→ **TEXT BLOCK**:

"""

Adding support for 2 things in tensors_to_image_calculator:

1) 1 channel support for conversion after inference.
2) multitask support by allowing for different tensor outputs.

PiperOrigin-RevId: 549412331

mediapipe/tasks/cc/vision/face_stylizer/calculators/tensors_to_image_calculator.cc

@@ -111,6 +111,7 @@ class TensorsToImageCalculator : public Node {
  private:
   TensorsToImageCalculatorOptions options_;
   absl::Status CpuProcess(CalculatorContext* cc);
+  int tensor_position_;
 
 #if !MEDIAPIPE_DISABLE_GPU
 #if MEDIAPIPE_METAL_ENABLED
@@ -166,6 +167,7 @@ absl::Status TensorsToImageCalculator::Open(CalculatorContext* cc) {
         << "Must specify either `input_tensor_float_range` or "
            "`input_tensor_uint_range` in the calculator options";
   }
+  tensor_position_ = options_.tensor_position();
 
   return absl::OkStatus();
 }
@@ -202,17 +204,23 @@ absl::Status TensorsToImageCalculator::CpuProcess(CalculatorContext* cc) {
     return absl::OkStatus();
   }
   const auto& input_tensors = kInputTensors(cc).Get();
-  RET_CHECK_EQ(input_tensors.size(), 1)

"""

→ **WHAT YOU HAVE TO DO**: Please write out the calculator change description again, starting with "Adding support for" and going on through "different tensor outputs.", with "inference" swapped for "model execution".

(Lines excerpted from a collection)
"""

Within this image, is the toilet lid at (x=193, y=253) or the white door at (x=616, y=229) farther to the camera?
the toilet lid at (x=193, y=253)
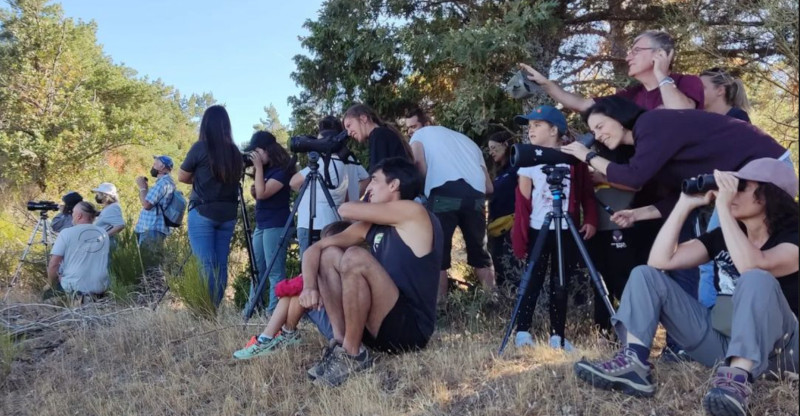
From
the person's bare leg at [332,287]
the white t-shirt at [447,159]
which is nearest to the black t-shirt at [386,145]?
the white t-shirt at [447,159]

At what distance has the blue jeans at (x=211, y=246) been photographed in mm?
5188

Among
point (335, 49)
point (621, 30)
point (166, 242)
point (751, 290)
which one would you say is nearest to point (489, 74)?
point (621, 30)

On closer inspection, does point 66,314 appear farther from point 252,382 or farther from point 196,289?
point 252,382

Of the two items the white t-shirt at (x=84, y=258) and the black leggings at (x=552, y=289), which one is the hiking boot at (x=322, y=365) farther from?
the white t-shirt at (x=84, y=258)

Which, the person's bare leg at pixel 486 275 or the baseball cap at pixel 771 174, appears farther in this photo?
the person's bare leg at pixel 486 275

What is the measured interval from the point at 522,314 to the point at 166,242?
191 inches

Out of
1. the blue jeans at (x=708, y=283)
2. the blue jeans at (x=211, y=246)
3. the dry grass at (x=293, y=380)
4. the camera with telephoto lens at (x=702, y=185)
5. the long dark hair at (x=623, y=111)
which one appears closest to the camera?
the camera with telephoto lens at (x=702, y=185)

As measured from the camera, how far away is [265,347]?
403cm

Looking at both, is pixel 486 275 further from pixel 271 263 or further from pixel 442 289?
pixel 271 263

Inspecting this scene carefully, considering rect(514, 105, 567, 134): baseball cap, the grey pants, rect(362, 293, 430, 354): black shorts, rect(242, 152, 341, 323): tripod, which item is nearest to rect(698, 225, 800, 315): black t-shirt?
the grey pants

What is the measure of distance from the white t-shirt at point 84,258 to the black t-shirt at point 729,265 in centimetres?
554

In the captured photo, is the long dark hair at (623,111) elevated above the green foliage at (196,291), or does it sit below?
above

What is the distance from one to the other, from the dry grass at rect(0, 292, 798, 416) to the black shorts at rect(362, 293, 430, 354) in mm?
80

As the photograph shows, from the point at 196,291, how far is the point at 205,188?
0.79 meters
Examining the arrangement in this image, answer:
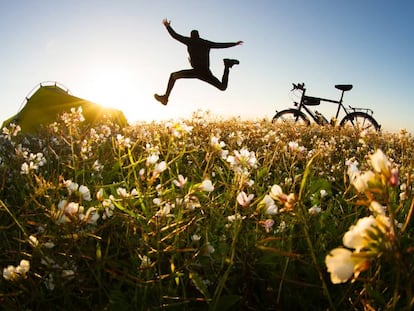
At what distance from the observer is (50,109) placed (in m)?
7.23

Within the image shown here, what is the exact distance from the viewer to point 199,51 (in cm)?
898

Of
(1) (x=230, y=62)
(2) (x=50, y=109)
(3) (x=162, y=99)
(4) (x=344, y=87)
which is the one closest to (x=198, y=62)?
(1) (x=230, y=62)

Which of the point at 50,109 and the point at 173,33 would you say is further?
the point at 173,33

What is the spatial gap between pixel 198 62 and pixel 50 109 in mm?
3925

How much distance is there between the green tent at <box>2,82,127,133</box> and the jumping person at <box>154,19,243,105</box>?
1847 mm

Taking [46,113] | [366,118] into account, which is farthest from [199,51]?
[366,118]

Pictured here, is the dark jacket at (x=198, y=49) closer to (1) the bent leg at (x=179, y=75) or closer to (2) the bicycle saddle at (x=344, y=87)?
(1) the bent leg at (x=179, y=75)

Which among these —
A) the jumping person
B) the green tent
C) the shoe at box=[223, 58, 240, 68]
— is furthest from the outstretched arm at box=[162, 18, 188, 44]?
the green tent

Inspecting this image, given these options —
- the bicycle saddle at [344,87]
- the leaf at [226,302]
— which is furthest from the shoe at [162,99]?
the leaf at [226,302]

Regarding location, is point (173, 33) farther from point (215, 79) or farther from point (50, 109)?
point (50, 109)

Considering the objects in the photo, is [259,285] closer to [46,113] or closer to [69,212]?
[69,212]

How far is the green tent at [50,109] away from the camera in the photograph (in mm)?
6996

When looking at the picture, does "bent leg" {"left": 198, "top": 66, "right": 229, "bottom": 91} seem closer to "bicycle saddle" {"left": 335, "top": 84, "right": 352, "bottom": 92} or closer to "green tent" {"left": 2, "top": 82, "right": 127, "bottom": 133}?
"green tent" {"left": 2, "top": 82, "right": 127, "bottom": 133}

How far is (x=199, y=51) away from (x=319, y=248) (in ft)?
26.1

"""

→ **WRITTEN ANSWER**:
Adding support for 2 things in tensors_to_image_calculator:

1) 1 channel support for conversion after model execution.
2) multitask support by allowing for different tensor outputs.